Although I would not recommend using the included stock air cooler. The 3300X gets toasty and easily reaches into the high 70s (Celsius), while the 3100 tops out in the low 70s (Celsius). I had the cooler fan running in turbo mode on the 3300X, which kicks the fan into high gear when the CPU is processing a lot of information at once, and it still got that hot. A better cooler would let either CPU run longer at its high clock speeds.

But back to the benchmarks – if you wanted to build a budget rig for gaming at 1080p, you can’t go wrong with either of these two processors. A game like Overwatch can get about 100 fps on 4K ultra, but in general, 4K was too much for the GTX 1080 Ti and Ryzen 3 3100/3300X combo to handle, averaging 43 and 37 fps on Shadow of the Tomb Raider (highest graphical setting) and Metro Exodus (ultra). 1440p was hit and miss, but both the 3100 and 3300X can easily handle anything on 1080p ultra and average over 60 fps every time.
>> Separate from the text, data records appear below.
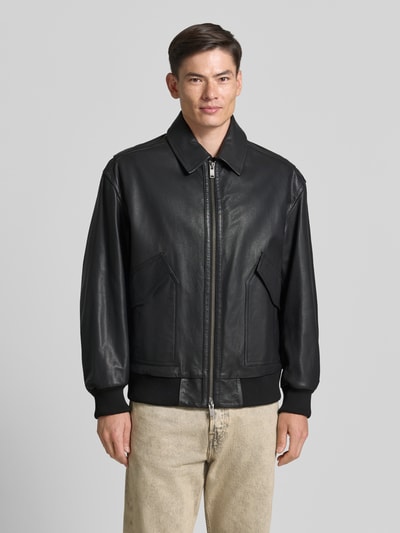 Męski model nosi Regular Fit Lederjacke aus echtem Ziegenleder Modell 'JOSUAL' od BOSS Orange, czarna, teksturowana powierzchnia, Ganzkörperansicht von vorne.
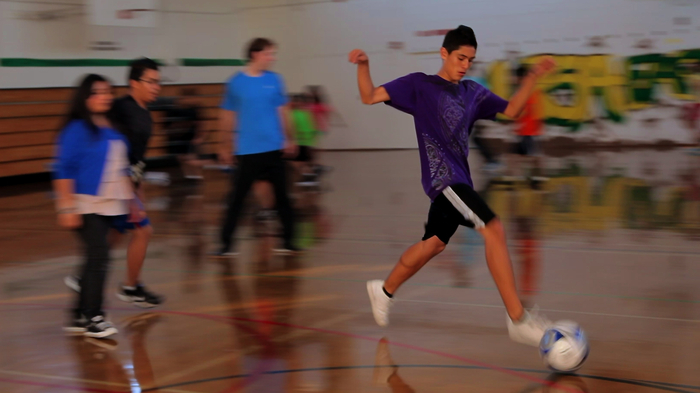 The Futbolistas scrimmaging in the gym.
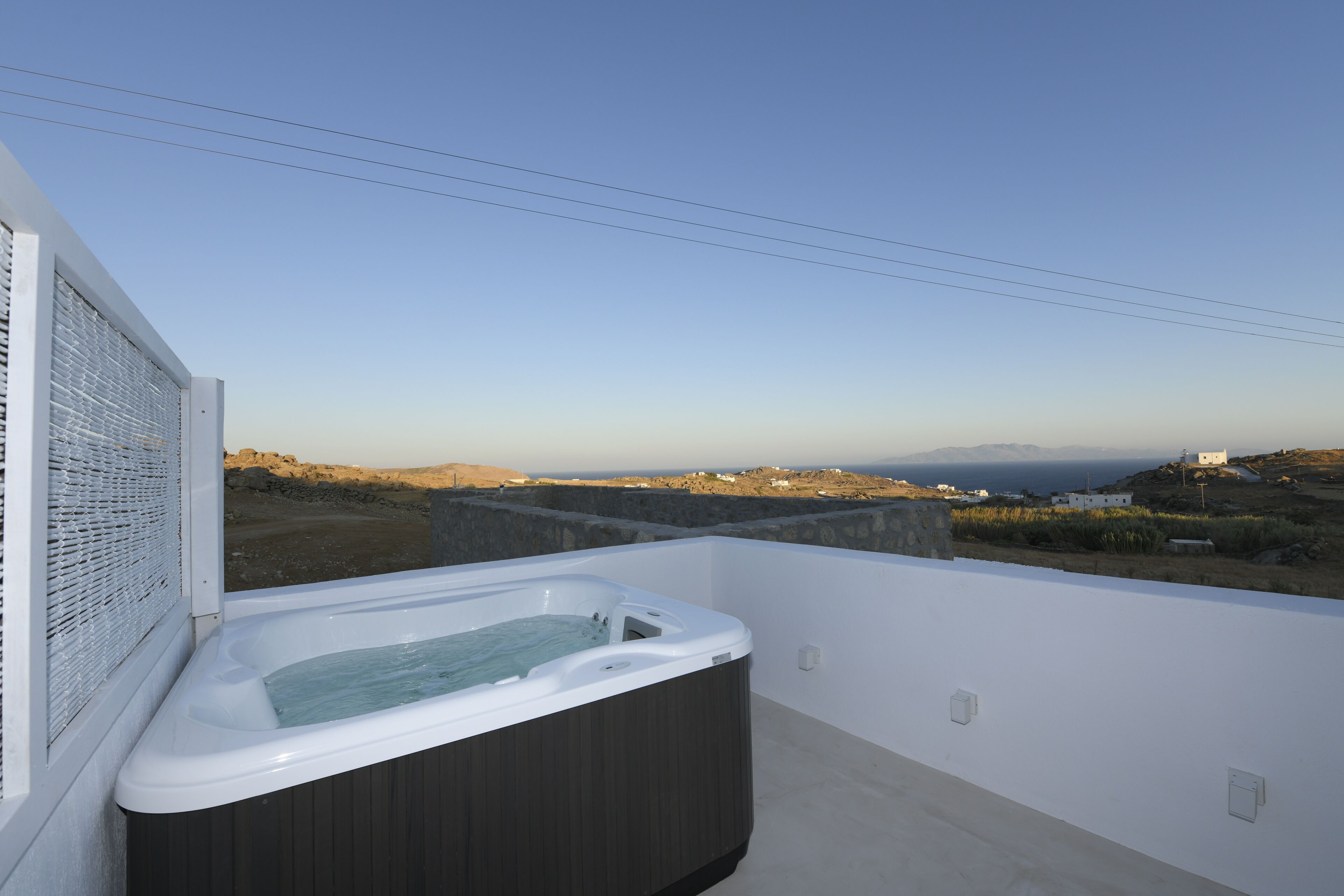 A hot tub on a balcony with a view of a coastal landscape.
Here’s the average of both Ryzen CPUs perform at 1080p at the highest graphical setting:

  • Shadow of the Tomb Raider: 98 fps
  • Metro Exodus: 72 fps
  • Total War: Warhammer II: 93 fps
  • Far Cry 5: 94 fps

Numbers will vary depending on the graphics card, and since the GTX 10-series has been out of production for a while, you’re probably better off sticking with the GTX 16-series or RTX 20-series, if you want to get close to or the same performance as the above games. The RTX 2060 Super should do the trick, but if you need to go cheaper, the GTX 1660 Ti should still perform admirably with either of these Ryzen processors. I also wouldn’t recommend pricier or faster GPUs as you’ll likely find the 3100/3300X bottlenecking performance.
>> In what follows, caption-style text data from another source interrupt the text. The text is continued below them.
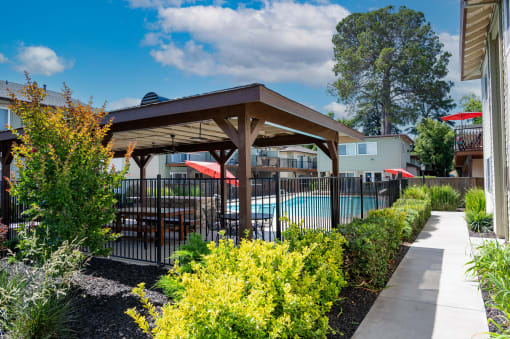 View into gated community pool with covered area that has a picnic table and seating areas, surrounded by lush landscaping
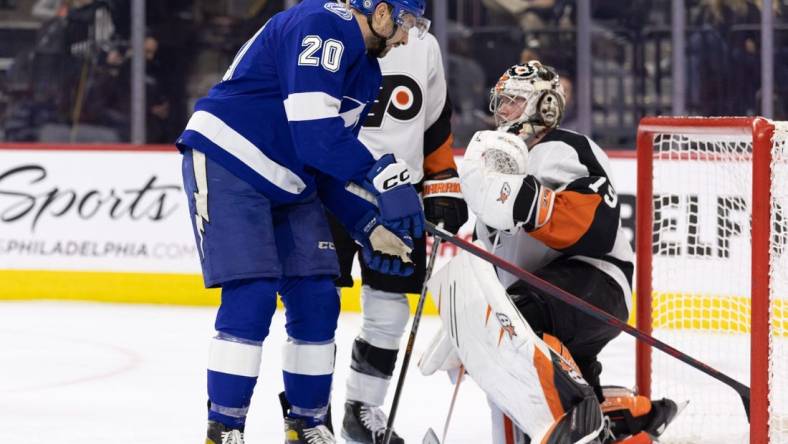 Dec 1, 2022; Philadelphia, Pennsylvania, USA; Tampa Bay Lightning left wing Nicholas Paul (20) pulls the puck from his goal to give to center Steven Stamkos (91) after recording his 1000 career point during the second period against the Philadelphia Flyers at Wells Fargo Center. Mandatory Credit: Bill Streicher-USA TODAY Sports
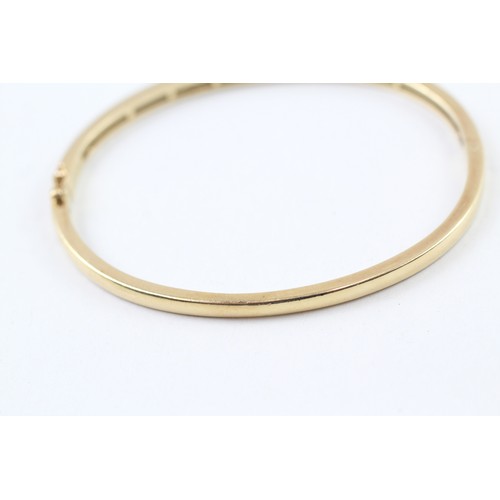 226 - AN 18CT GOLD CHANNEL SET ROUND BRILLIANT DIAMOND SET BANGLE,

Weight: 18.7gms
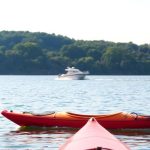 People enjoying various boating activities on calm water.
As I mentioned earlier, AMD claims that these CPUs can get slightly better gaming performance than one of Intel’s 7th-gen processors, the Core i7-7700K. Unfortunately, I did not have an i7-7700K on-hand to test against the Ryzen 3 3100 and 3300X with our spread of games, but Gizmodo has tested it previously using a similar set up so I could compare numbers. Performance will depend on the overall configuration of your rig and whether or not you’ve done any overclocking, but out of the box, AMD’s new budget CPUs win some and lose some. The Core i7-7700K’s multi-core processing speed is slower than both the 3100 and 3300X (18121 verses 19903 in Geekbench 4), yet they cannot beat the i7-7700K’s single-core power (5435 verses 5133/5279). The Ryzen processors are also slightly slower in Handbrake than the i7-7700K, by 10 to 20 seconds, and 2-3 minutes slower in Blender.

However, AMD’s new budget Ryzen 3 crushed the i7-7700K in the Civ VI benchmarks. Where Intel’s GPU/CPU speeds were 18.0/21.5, the Ryzen 3 3300X was the fastest at 11.3/7.20, with the 3100 barely trailing behind at 11.4/7.31. That’s not awful for budget CPUs going up against a processor that retailed for several hundred pounds in 2017, and is still listed on Newegg at $560 (£453).
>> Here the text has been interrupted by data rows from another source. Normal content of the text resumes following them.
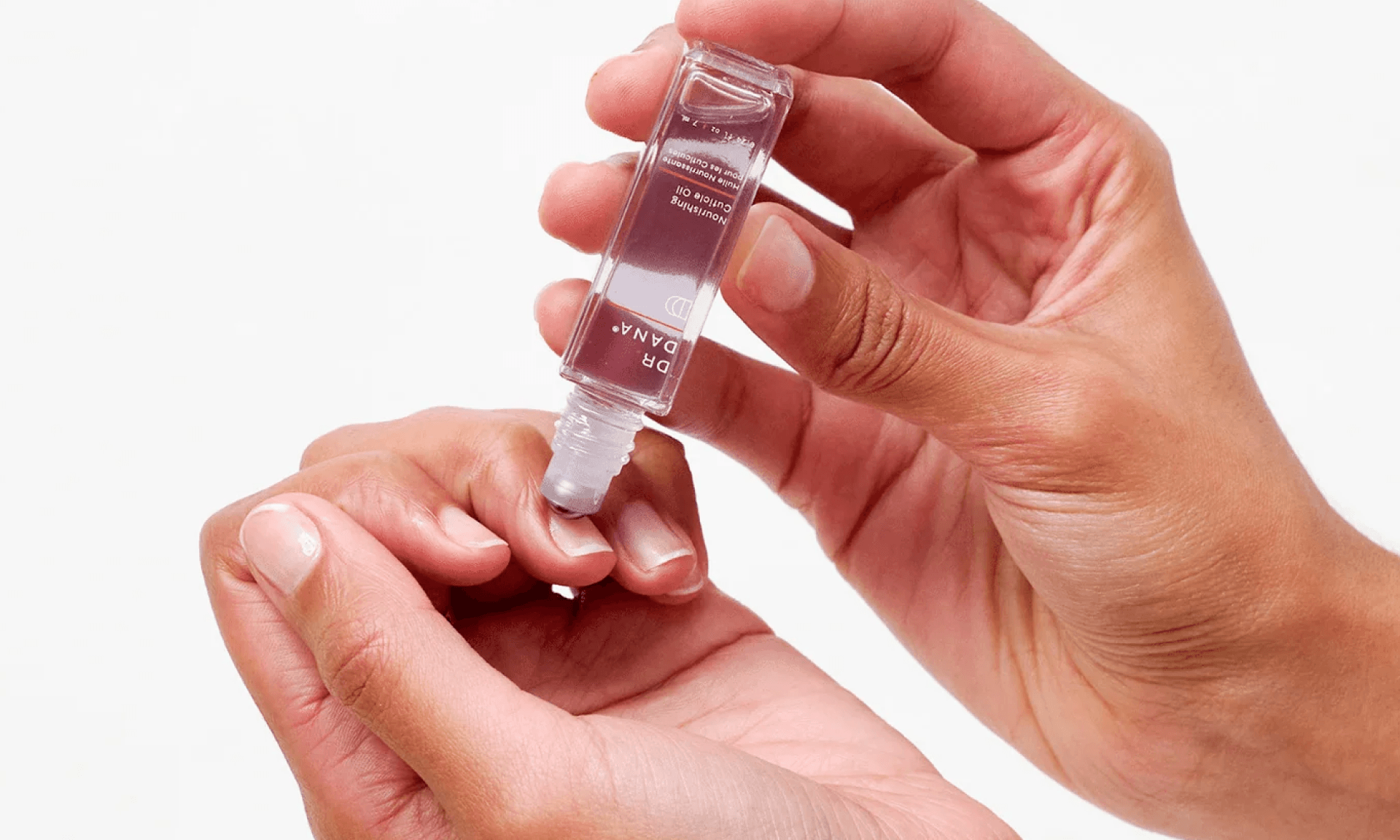 Woman applying cuticle oil to nails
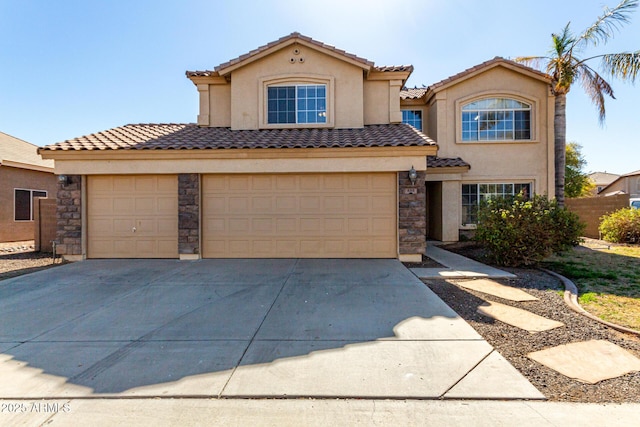 mediterranean / spanish-style home with a garage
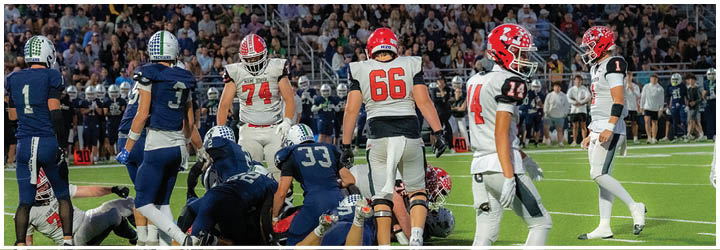 Several people in sports uniforms are gathered on a grassy field with some standing and others on the ground, suggesting a moment during a football game. Description generated by AI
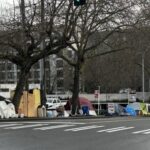 Image: A Seattle homeless encampment is seen on a city street.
At their base clocks, AMD’s new Ryzen 3 processors still pack a lot of power for budget CPUs, and either is a fine choice for a budget build. If you plan on overclocking, the 3300X is the better choice; the price difference is minimal for a higher boost clock, plus its rendering speed is faster. Though I’d caution waiting a little while longer to tuck into the budget PC build. I’m looking forward to seeing how Intel’s recently announced 10th-gen Core i3-10100 stacks up, specifically compared to the Ryzen 3 3300X since it’s not overclockable for a very minor price difference. But if you can’t wait to see what Intel will pull off, these are damn good processors.

README

  • So so so good, and so so so cheap!
  • There’s no real difference between the two in terms of gaming performance and multicore performance.
  • For £20 more, you get faster rendering times and higher boost clock with the 3300X.